◆ EXERCISE:
Reproduce word for word the part of the data below that opens with the line containing "What item of" and runs through the end of the data.
━━━━━ DATA FOR THE TASK
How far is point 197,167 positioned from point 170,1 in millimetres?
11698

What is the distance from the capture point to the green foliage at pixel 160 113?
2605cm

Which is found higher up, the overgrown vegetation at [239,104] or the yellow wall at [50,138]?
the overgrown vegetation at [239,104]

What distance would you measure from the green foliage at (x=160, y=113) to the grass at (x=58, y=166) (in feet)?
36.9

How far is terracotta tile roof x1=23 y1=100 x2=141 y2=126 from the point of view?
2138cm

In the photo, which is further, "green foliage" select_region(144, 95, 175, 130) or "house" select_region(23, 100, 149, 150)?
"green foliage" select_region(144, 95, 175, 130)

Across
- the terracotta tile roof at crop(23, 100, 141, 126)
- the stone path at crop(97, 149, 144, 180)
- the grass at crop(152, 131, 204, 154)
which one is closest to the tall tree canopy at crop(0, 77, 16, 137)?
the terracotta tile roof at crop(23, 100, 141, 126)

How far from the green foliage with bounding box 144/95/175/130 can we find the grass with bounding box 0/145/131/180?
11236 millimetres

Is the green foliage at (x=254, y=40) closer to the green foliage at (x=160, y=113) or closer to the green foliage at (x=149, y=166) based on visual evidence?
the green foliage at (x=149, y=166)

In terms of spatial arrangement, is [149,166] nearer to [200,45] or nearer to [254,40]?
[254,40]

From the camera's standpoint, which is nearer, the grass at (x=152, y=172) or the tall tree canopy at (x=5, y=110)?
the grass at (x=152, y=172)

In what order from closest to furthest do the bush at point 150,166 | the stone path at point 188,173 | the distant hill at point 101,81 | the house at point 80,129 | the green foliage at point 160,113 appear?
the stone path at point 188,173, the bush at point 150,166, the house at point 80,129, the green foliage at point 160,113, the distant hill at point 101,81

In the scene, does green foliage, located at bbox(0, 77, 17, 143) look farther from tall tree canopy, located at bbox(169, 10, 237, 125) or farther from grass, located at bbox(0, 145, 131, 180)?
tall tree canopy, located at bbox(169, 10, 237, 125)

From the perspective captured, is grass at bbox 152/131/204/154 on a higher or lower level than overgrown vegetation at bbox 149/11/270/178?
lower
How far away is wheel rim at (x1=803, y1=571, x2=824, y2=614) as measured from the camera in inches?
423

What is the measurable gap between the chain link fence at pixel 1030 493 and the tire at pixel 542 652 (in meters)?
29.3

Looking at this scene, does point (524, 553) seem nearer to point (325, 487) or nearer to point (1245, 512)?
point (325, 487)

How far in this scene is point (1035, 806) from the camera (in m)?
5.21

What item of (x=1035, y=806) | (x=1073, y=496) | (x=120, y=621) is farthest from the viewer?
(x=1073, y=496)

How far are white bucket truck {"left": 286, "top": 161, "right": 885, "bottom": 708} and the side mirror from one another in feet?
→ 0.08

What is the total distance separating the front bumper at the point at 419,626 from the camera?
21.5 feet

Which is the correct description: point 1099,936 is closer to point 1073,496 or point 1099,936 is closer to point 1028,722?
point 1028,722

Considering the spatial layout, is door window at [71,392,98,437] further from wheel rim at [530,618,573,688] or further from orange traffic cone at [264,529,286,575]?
━━━━━━━━━━
◆ SOLUTION FOR THIS TASK:
What item of (x=1035, y=806) | (x=1073, y=496) | (x=120, y=621) is farthest from the viewer?
(x=1073, y=496)

How far are white bucket truck {"left": 286, "top": 161, "right": 885, "bottom": 708} and the side mirror from one another in feet?
→ 0.08

What is the total distance separating the front bumper at the point at 419,626 from the camera?
21.5 feet

Which is the correct description: point 1099,936 is closer to point 1073,496 or point 1099,936 is closer to point 1028,722?
point 1028,722

Considering the spatial layout, is door window at [71,392,98,437] further from wheel rim at [530,618,573,688] or further from orange traffic cone at [264,529,286,575]?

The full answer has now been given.